==== Testo proposto ====

Sono trascorsi
64
anni dalla "tragedia
di Marcinelle".
Mai
tante vittime erano state reclamate dalla miniera, in cambio del carbone
estratto dalle sue viscere, come in quell’ 8 agosto 1956 al Bois du Cazier,
in Belgio, vicino Charleroi.
L'incidente è il terzo per numero di vittime tra gli
italiani all'estero dopo i disastri di
Monongah (Usa - West Virginia: 171 morti
italiani) e di
Dawson
(Usa - Nuovo Messico: 146 morti italiani).
A Marcinelle, in seguito ad un errore umano, un incendio si estese rapidamente a
tutta la miniera. In totale, 262 uomini, di 12 nazionalità diverse (fra cui
136 italiani e 95 belgi) persero la vita, lasciando centinaia di vedove e di
orfani.
Il risultato segnerà la fine dell’emigrazione italiana in Belgio e
una regolamentazione più severa per la sicurezza
sul posto di lavoro. Per comprendere la dinamica
dell'incidente visita il
sito
ufficiale della Miniera.
L’ ASS. EUGUBINI nel MONDO si sente spiritualmente presente alle
cerimonie
celebrative di Charleroi e pertanto rivolge alle Istituzioni presenti ed ai
parenti dei caduti i sentimenti di viva, fraterna e solidale partecipazione come
messaggio simbolico che accomuna tutti gli italiani ovunque si trovino.
L’
8
Agosto è diventato così anche per gli italiani che vivono
nei vari continenti
la giornata
del sacrificio e del lavoro italiano nel mondo. “Giornata simbolo”
ma anche momento di unità e di riaggregazione degli italiani tutti che
riscoprono, nelle celebrazioni di Marcinelle, i valori e l’orgoglio
dell’identità;
La miniera di Bois du Cazier, Marcinelle, situata nel bacino
carbonifero di Charleroi, ha rappresentato “il lavoro” anche per tanti eugubini.
Il caso ha voluto
che di fatto nessun eugubino vi rimanesse coinvolto,
un pò anche per l'appossimarsi delle feste di ferragosto che rappresentavano
un'occasione importante per ritornate qualche giorno in Italia dai propri cari.

==== Dati da esaminare ====

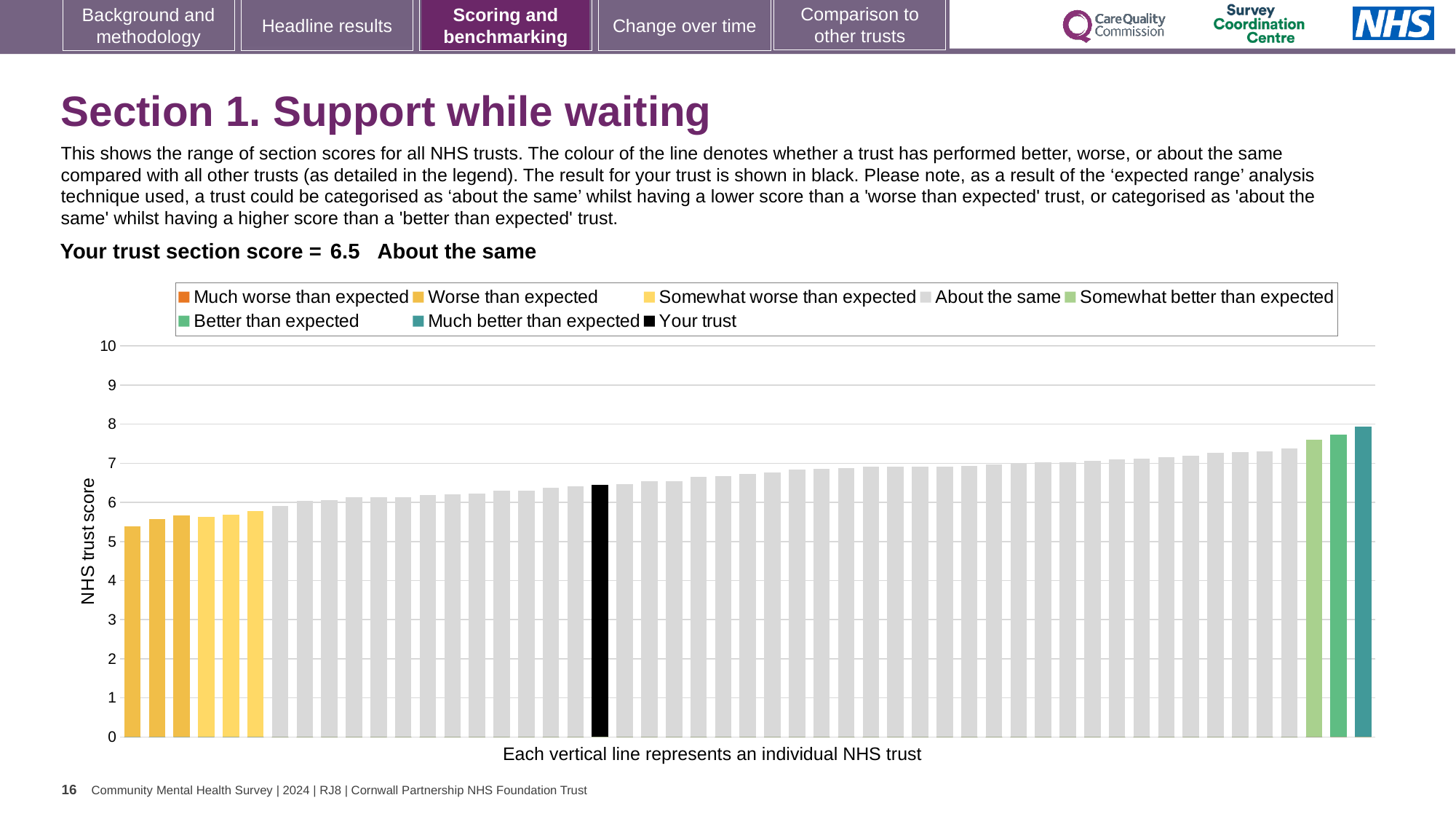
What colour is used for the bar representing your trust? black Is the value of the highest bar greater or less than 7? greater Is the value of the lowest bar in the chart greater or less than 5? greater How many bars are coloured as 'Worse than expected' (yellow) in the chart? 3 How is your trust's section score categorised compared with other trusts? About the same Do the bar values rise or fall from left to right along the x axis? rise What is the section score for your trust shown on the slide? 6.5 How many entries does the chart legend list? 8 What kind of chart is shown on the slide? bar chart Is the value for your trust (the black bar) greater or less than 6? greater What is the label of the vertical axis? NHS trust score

====
==== Dati da esaminare ====

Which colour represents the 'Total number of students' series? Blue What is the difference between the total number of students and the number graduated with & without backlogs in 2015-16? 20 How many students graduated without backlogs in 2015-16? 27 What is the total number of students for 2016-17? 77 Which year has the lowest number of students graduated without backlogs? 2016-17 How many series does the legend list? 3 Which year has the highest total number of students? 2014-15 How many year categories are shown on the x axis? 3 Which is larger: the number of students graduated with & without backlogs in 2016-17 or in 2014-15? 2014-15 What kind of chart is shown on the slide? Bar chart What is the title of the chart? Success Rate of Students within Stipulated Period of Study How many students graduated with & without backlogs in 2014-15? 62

====

Consegna del compito — Ricopia senza alcuna modifica il passo del testo sulla tragedia di Marcinelle che si apre con le parole "Sono trascorsi" e si chiude con "146 morti italiani).". Questi record provengono da una fonte diversa.

Soluzione del compito —
Sono trascorsi
64
anni dalla "tragedia
di Marcinelle".
Mai
tante vittime erano state reclamate dalla miniera, in cambio del carbone
estratto dalle sue viscere, come in quell’ 8 agosto 1956 al Bois du Cazier,
in Belgio, vicino Charleroi.
L'incidente è il terzo per numero di vittime tra gli
italiani all'estero dopo i disastri di
Monongah (Usa - West Virginia: 171 morti
italiani) e di
Dawson
(Usa - Nuovo Messico: 146 morti italiani).